Reduce inference latency of text embedding endpoint

Hello, I fine-tuned a custom DistilBert language model and deployed it as a Sagemaker endpoint (p3.2xlarge) for extracting text embeddings. I pass a text snippet as input and the endpoint return embedding vector. I am looking to improve latency.

When i call the endpoint with a single example, it’s per sample latency is very low (< 4 ms). :
start_time = time.time()
input= {“inputs”:“Google home is much better than alexa”,
“parameters”: {‘truncation’:True}}

CPU times: user 3.69 ms, sys: 0 ns, total: 3.69 ms
Wall time: 61.4 ms

When i call it on a dataframe column with 37k samples, per sample latency is very high (~110 ms).
def predict_single(t):
return predictor.predict({‘inputs’: t,
‘parameters’: {‘truncation’:True}})[‘vectors’]

start_time = time.time()
df_test[‘vectors’] = df_test[‘text’].apply(predict_single)
latency = round((time.time()-start_time)*1000/len(df_test),3)
print(f"Testing Sample Size: {len(df_test)}\nInference speed: {latency} ms")
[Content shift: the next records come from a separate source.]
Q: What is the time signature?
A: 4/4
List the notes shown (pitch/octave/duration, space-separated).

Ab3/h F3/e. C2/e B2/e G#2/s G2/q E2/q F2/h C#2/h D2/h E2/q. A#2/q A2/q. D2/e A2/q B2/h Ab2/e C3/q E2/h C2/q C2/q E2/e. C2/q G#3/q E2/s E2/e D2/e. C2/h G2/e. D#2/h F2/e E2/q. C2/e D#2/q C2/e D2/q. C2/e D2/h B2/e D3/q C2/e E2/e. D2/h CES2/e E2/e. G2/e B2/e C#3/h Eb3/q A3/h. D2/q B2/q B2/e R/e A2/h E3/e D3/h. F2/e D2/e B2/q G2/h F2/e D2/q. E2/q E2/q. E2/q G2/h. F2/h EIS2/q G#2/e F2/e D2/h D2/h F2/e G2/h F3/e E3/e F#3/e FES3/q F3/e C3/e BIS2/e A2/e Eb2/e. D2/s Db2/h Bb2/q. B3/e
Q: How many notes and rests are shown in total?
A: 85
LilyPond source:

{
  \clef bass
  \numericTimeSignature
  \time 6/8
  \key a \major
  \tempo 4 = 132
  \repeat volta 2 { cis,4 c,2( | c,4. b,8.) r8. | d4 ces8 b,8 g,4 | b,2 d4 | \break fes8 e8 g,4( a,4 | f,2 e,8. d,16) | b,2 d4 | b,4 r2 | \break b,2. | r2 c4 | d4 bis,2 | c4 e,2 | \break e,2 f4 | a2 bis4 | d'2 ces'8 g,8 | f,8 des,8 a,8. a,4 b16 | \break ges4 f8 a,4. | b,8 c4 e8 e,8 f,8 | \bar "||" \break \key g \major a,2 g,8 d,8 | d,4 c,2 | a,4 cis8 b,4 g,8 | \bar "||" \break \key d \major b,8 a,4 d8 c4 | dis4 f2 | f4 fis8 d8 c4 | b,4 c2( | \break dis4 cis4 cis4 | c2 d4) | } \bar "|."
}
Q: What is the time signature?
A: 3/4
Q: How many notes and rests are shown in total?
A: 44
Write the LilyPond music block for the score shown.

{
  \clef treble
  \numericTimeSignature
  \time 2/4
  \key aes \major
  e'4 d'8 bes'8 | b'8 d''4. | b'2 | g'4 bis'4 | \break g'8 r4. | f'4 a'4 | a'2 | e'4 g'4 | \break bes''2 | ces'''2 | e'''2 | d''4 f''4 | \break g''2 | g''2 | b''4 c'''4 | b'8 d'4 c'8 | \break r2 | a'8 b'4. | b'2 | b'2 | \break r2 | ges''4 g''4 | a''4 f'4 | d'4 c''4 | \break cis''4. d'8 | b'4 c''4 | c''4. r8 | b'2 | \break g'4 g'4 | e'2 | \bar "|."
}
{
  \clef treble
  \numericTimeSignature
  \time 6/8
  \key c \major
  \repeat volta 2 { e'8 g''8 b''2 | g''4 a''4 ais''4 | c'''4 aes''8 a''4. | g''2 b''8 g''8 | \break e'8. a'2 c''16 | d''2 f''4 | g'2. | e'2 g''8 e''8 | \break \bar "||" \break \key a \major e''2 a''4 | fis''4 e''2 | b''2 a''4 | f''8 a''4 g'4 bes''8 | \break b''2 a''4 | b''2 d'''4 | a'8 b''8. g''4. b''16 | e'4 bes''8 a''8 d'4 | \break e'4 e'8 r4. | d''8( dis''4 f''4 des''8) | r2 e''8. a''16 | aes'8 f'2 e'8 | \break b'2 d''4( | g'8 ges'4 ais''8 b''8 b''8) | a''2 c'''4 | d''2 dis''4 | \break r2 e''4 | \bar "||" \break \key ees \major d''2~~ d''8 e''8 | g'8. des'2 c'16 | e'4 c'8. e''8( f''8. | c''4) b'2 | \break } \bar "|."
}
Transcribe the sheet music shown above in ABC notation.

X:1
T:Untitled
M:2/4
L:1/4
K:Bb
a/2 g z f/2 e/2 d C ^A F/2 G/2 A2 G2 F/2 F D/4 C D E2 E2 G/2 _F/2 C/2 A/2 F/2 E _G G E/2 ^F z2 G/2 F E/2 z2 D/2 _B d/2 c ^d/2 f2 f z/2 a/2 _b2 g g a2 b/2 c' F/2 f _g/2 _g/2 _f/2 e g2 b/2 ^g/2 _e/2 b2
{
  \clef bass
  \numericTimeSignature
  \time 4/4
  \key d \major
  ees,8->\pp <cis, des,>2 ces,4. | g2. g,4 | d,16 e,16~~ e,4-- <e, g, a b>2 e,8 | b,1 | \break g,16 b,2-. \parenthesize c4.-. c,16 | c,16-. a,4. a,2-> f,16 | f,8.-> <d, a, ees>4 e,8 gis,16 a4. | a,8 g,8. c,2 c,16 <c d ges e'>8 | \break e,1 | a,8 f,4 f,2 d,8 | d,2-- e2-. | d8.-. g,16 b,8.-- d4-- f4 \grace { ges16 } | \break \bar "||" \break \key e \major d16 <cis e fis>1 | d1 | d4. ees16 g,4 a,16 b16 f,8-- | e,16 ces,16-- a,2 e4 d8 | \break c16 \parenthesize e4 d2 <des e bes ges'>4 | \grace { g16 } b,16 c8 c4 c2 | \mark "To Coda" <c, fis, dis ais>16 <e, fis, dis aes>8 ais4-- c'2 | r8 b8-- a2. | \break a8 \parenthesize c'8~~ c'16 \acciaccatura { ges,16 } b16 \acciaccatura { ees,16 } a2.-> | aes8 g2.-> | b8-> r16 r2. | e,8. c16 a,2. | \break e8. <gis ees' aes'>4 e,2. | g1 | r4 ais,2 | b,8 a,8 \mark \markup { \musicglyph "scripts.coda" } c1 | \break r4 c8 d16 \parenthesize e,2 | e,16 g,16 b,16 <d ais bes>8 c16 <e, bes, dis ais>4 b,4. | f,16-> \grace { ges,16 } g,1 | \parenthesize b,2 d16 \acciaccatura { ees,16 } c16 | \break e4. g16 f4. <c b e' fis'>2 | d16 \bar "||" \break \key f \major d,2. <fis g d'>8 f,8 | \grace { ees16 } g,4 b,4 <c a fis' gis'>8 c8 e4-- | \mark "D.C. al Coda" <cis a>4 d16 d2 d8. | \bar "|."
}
Testing Sample Size: 37099
Inference speed: 110.535 ms
CPU times: user 1min 31s, sys: 4.24 s, total: 1min 35s
Wall time: 1h 8min 20s

The length of text may have a role to play here. The text in dataframe column is much larger in token count. Here is the distribution:
(0, 20): 17896,
(128, 256): 1835,
(20, 50): 10893,
(80, 128): 2286,
(50, 80): 3330,
(512, 10000): 272,
(256, 512): 587

Any ideas how to optimize this?

Hello @saga0106,

Thanks for opening the thread! To better understand your use-case how long are you samples in the dataframe are they significant longer than the hardcoded example you test? Are you processing them asynchronously?